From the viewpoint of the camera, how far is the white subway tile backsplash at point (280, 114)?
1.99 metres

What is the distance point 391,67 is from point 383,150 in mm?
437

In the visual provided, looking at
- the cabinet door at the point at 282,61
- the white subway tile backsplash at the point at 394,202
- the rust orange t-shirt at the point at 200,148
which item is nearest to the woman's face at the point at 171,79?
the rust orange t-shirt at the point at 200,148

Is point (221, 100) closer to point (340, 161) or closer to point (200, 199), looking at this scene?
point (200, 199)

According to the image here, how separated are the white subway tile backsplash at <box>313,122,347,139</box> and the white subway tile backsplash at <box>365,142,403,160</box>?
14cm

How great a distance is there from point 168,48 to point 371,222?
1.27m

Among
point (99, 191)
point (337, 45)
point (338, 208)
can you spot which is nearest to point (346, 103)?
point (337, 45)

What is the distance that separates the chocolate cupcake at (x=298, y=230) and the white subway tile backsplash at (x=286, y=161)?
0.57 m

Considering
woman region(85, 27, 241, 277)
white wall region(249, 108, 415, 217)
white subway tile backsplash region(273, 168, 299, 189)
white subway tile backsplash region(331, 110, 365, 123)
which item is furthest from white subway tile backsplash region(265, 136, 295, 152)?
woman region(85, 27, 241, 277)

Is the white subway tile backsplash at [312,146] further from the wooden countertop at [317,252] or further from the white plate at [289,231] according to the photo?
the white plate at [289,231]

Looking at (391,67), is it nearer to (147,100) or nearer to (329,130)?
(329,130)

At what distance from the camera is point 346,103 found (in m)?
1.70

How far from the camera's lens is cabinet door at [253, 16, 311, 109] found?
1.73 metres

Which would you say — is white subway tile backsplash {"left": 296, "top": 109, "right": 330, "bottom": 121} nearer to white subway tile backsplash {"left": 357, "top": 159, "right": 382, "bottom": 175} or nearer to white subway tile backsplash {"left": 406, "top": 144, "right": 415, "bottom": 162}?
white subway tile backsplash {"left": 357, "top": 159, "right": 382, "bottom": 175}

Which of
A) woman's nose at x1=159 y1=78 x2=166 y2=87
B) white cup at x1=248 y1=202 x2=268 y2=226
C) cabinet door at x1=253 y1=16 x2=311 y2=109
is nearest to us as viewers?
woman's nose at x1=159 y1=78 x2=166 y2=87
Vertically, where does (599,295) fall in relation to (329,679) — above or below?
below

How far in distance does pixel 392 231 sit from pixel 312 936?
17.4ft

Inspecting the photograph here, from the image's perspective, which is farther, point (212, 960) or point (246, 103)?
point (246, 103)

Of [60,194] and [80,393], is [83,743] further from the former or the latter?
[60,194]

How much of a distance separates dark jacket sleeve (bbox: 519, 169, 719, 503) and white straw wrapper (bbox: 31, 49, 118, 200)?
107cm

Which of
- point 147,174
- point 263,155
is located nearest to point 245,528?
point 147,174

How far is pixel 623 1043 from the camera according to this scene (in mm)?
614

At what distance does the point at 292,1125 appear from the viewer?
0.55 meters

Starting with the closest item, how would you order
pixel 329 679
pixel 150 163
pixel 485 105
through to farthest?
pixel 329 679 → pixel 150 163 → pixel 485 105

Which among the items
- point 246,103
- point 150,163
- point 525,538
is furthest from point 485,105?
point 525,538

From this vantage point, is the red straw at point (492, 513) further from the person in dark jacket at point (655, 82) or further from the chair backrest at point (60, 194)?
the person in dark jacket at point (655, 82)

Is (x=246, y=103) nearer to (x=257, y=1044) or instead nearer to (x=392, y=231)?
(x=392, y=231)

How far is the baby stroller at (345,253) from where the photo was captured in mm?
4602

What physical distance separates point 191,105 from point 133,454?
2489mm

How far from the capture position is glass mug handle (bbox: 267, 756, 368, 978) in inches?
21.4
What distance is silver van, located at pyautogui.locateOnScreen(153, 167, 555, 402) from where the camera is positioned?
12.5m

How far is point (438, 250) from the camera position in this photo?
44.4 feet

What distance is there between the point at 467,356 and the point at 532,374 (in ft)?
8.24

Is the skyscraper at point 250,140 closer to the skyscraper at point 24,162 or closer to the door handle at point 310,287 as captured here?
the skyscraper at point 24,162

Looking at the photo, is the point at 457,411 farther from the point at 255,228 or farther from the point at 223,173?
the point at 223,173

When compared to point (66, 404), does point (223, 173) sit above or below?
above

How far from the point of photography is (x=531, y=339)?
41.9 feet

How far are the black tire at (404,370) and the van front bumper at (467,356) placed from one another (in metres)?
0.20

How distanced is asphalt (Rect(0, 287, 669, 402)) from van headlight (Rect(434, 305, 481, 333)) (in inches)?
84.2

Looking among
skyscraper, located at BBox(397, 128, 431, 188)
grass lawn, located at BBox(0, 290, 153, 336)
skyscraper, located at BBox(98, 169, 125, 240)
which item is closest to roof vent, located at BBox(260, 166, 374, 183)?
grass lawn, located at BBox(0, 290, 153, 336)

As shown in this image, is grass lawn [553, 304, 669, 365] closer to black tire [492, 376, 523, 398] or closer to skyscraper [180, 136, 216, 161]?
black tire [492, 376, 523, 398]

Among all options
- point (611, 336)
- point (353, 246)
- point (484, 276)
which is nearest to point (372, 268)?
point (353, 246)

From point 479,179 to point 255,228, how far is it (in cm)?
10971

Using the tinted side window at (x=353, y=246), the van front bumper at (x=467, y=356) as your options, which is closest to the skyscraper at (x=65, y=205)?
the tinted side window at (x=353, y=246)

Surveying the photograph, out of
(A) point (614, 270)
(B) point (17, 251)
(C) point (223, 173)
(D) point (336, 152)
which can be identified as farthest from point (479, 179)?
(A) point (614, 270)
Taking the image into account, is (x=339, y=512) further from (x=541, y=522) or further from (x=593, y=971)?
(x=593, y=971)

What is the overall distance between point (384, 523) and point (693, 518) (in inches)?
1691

◇ ◇ ◇

To do: Write out the data again, exactly and in full.

Exercise result:
From the viewpoint of the camera, how far is the white subway tile backsplash at point (280, 114)?
1.99 metres

What is the distance point 391,67 is from point 383,150 in mm?
437

In the visual provided, looking at
- the cabinet door at the point at 282,61
- the white subway tile backsplash at the point at 394,202
- the rust orange t-shirt at the point at 200,148
which item is nearest to the woman's face at the point at 171,79?
the rust orange t-shirt at the point at 200,148

Is point (221, 100) closer to point (340, 161) or closer to point (200, 199), looking at this scene?
point (200, 199)

According to the image here, how separated are the white subway tile backsplash at <box>313,122,347,139</box> and the white subway tile backsplash at <box>365,142,403,160</box>?
14cm

How great a distance is there from point 168,48 to point 371,222?
1.27m

Among
point (99, 191)
point (337, 45)
point (338, 208)
can you spot which is nearest to point (346, 103)?
point (337, 45)

What is the distance that separates the chocolate cupcake at (x=298, y=230) and the white subway tile backsplash at (x=286, y=161)?
0.57 m

Considering
woman region(85, 27, 241, 277)
white wall region(249, 108, 415, 217)
white subway tile backsplash region(273, 168, 299, 189)
white subway tile backsplash region(331, 110, 365, 123)
which item is furthest from white subway tile backsplash region(265, 136, 295, 152)?
woman region(85, 27, 241, 277)

Is the white subway tile backsplash at [312,146] further from the wooden countertop at [317,252] or further from the white plate at [289,231] according to the photo?
the white plate at [289,231]

Looking at (391,67), is it nearer to (147,100) or nearer to (329,130)?
(329,130)

At what distance from the camera is point 346,103 found (in m)?
1.70

How far from the camera's lens is cabinet door at [253, 16, 311, 109] found?
1.73 metres

Which would you say — is white subway tile backsplash {"left": 296, "top": 109, "right": 330, "bottom": 121} nearer to white subway tile backsplash {"left": 357, "top": 159, "right": 382, "bottom": 175} or nearer to white subway tile backsplash {"left": 406, "top": 144, "right": 415, "bottom": 162}?
white subway tile backsplash {"left": 357, "top": 159, "right": 382, "bottom": 175}

Which of
A) woman's nose at x1=159 y1=78 x2=166 y2=87
B) white cup at x1=248 y1=202 x2=268 y2=226
C) cabinet door at x1=253 y1=16 x2=311 y2=109
is nearest to us as viewers?
woman's nose at x1=159 y1=78 x2=166 y2=87
Vertically, where does (599,295) fall in relation to (329,679) — above or below?
below

How far in distance does pixel 392 231 sit from pixel 312 936?
17.4ft

Inspecting the photograph here, from the image's perspective, which is farther, point (212, 960) or point (246, 103)?
point (246, 103)

Of [60,194] and [80,393], is [83,743] further from the former or the latter?
[60,194]

How much of a distance separates dark jacket sleeve (bbox: 519, 169, 719, 503) and white straw wrapper (bbox: 31, 49, 118, 200)?
107cm

Which of
- point 147,174
- point 263,155
is located nearest to point 245,528?
point 147,174

How far is pixel 623 1043 from the camera according to this scene (in mm)?
614

At what distance does the point at 292,1125 appear from the viewer?
0.55 meters

Starting with the closest item, how would you order
pixel 329 679
pixel 150 163
pixel 485 105
through to farthest?
pixel 329 679 → pixel 150 163 → pixel 485 105

Which among the items
- point 246,103
- point 150,163
- point 525,538
is furthest from point 485,105?
point 525,538

From this vantage point, is the red straw at point (492, 513) further from the person in dark jacket at point (655, 82) or further from the chair backrest at point (60, 194)?
the person in dark jacket at point (655, 82)

Is (x=246, y=103) nearer to (x=257, y=1044) or instead nearer to (x=392, y=231)?
(x=392, y=231)

How far is the baby stroller at (345,253) from where the photo was captured in mm?
4602

What physical distance separates point 191,105 from point 133,454?
2489mm

How far from the capture position is glass mug handle (bbox: 267, 756, 368, 978) in inches?
21.4
What distance is silver van, located at pyautogui.locateOnScreen(153, 167, 555, 402) from where the camera is positioned?
12.5m

How far is point (438, 250) from the camera position in this photo?
44.4 feet

What distance is there between the point at 467,356 and the point at 532,374 (in ft)?
8.24

Is the skyscraper at point 250,140 closer to the skyscraper at point 24,162 or closer to the door handle at point 310,287 as captured here?
the skyscraper at point 24,162

Looking at the photo, is the point at 457,411 farther from the point at 255,228 or farther from the point at 223,173?
the point at 223,173

When compared to point (66, 404), does point (223, 173) sit above or below?
above

How far from the point of photography is (x=531, y=339)?
41.9 feet

How far are the black tire at (404,370) and the van front bumper at (467,356) placed from one another (in metres)?
0.20

How distanced is asphalt (Rect(0, 287, 669, 402)) from van headlight (Rect(434, 305, 481, 333)) (in inches)?
84.2

Looking among
skyscraper, located at BBox(397, 128, 431, 188)
grass lawn, located at BBox(0, 290, 153, 336)
skyscraper, located at BBox(98, 169, 125, 240)
which item is closest to roof vent, located at BBox(260, 166, 374, 183)?
grass lawn, located at BBox(0, 290, 153, 336)

As shown in this image, is grass lawn [553, 304, 669, 365] closer to black tire [492, 376, 523, 398] or closer to skyscraper [180, 136, 216, 161]?
black tire [492, 376, 523, 398]

Among all options
- point (611, 336)
- point (353, 246)
- point (484, 276)
which is nearest to point (372, 268)?
point (353, 246)

From point 479,179 to point 255,228, how far is it (in cm)?
10971

Using the tinted side window at (x=353, y=246), the van front bumper at (x=467, y=356) as your options, which is closest to the skyscraper at (x=65, y=205)?
the tinted side window at (x=353, y=246)

Surveying the photograph, out of
(A) point (614, 270)
(B) point (17, 251)
(C) point (223, 173)
(D) point (336, 152)
which can be identified as farthest from point (479, 179)?
(A) point (614, 270)
Taking the image into account, is (x=339, y=512) further from (x=541, y=522) or further from (x=593, y=971)?
(x=593, y=971)

What is the overall distance between point (384, 523) and point (693, 518) (in inches)?
1691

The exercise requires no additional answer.